“Muito além, nos confins inexplorados da região mais brega da Borda Ocidental desta Galáxia, há um pequeno sol amarelo e esquecido.
Girando em torno deste sol, a uma distância de cerca de 148 milhões de quilômetros, há um planetinha verde-azulado absolutamente insignificante, cujas formas de vida, descendentes de primatas, são tão extraordinariamente primitivas que ainda acham que relógios digitais são uma grande idéia.
Este planeta tem, ou melhor, tinha o seguinte problema: a maioria de seus habitantes estava quase sempre infeliz. Foram sugeridas muitas soluções para esse problema, mas a maior parte delas dizia respeito basicamente à movimentação de pequenos pedaços de papel colorido com números impressos, o que é curioso, já que no geral não eram os tais pedaços de papel colorido que se sentiam infelizes.

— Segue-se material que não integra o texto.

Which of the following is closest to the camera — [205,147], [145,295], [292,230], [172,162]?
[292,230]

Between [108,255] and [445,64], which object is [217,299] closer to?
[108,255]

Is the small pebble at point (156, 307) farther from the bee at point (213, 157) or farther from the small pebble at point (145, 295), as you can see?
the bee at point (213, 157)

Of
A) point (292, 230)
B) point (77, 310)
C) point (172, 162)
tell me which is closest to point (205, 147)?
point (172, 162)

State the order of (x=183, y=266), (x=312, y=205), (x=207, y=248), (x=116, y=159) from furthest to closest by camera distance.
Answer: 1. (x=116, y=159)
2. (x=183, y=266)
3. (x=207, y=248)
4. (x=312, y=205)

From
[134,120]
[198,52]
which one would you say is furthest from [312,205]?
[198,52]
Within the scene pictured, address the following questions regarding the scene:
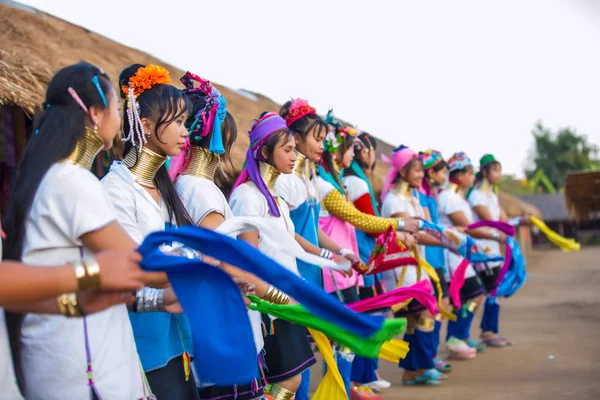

E assim o problema continuava sem solução. Muitas pessoas eram más, e a maioria delas era muito infeliz, mesmo as que tinham relógios digitais.
Um número cada vez maior de pessoas acreditava que havia sido um erro terrível da espécie descer das árvores. Algumas diziam que até mesmo subir nas árvores tinha sido uma péssima idéia, e que ninguém jamais deveria ter saído do mar.
E, então, uma quinta-feira, quase dois mil anos depois que um homem foi pregado num pedaço de madeira por ter dito que seria ótimo se as pessoas fossem legais umas com as outras para variar, uma garota, sozinha numa pequena lanchonete em Rickmansworth, de repente compreendeu o que tinha dado errado todo esse tempo e finalmente descobriu como o mundo poderia se tornar um lugar bom e feliz. Desta vez estava tudo certo, ia funcionar, e ninguém teria que ser pregado em coisa nenhuma.
Infelizmente, porém, antes que ela pudesse telefonar para alguém e contar sua descoberta, aconteceu uma catástrofe terrível e idiota, e a idéia perdeu-se para todo o sempre.
Esta não é a história dessa garota.
É a história daquela catástrofe terrível e idiota, e de algumas de suas conseqüências.
É também a história de um livro, chamado O Guia do Mochileiro das Galáxias, um livro que não é da Terra, jamais foi publicado na Terra e, até o dia em que ocorreu a terrível catástrofe, nenhum terráqueo jamais o tinha visto ou sequer ouvido falar dele.
Apesar disso, é um livro realmente extraordinário.
Na verdade, foi provavelmente o mais extraordinário dos livros publicados pelas grandes editoras de Ursa Menor, editoras das quais nenhum terráqueo jamais ouvira falar, também.
O livro é não apenas uma obra extraordinária como também um tremendo bestseller, mais popular que a Enciclopédia Celestial do Lar, mais vendido que Mais Cinqüenta e Três Coisas para se Fazer em Gravidade Zero, e mais polêmico que a colossal trilogia filosófica de Oolonn Colluphid, Onde Deus Errou, Mais Alguns Grandes Erros de Deus e Quem É Esse Tal de Deus Afinal?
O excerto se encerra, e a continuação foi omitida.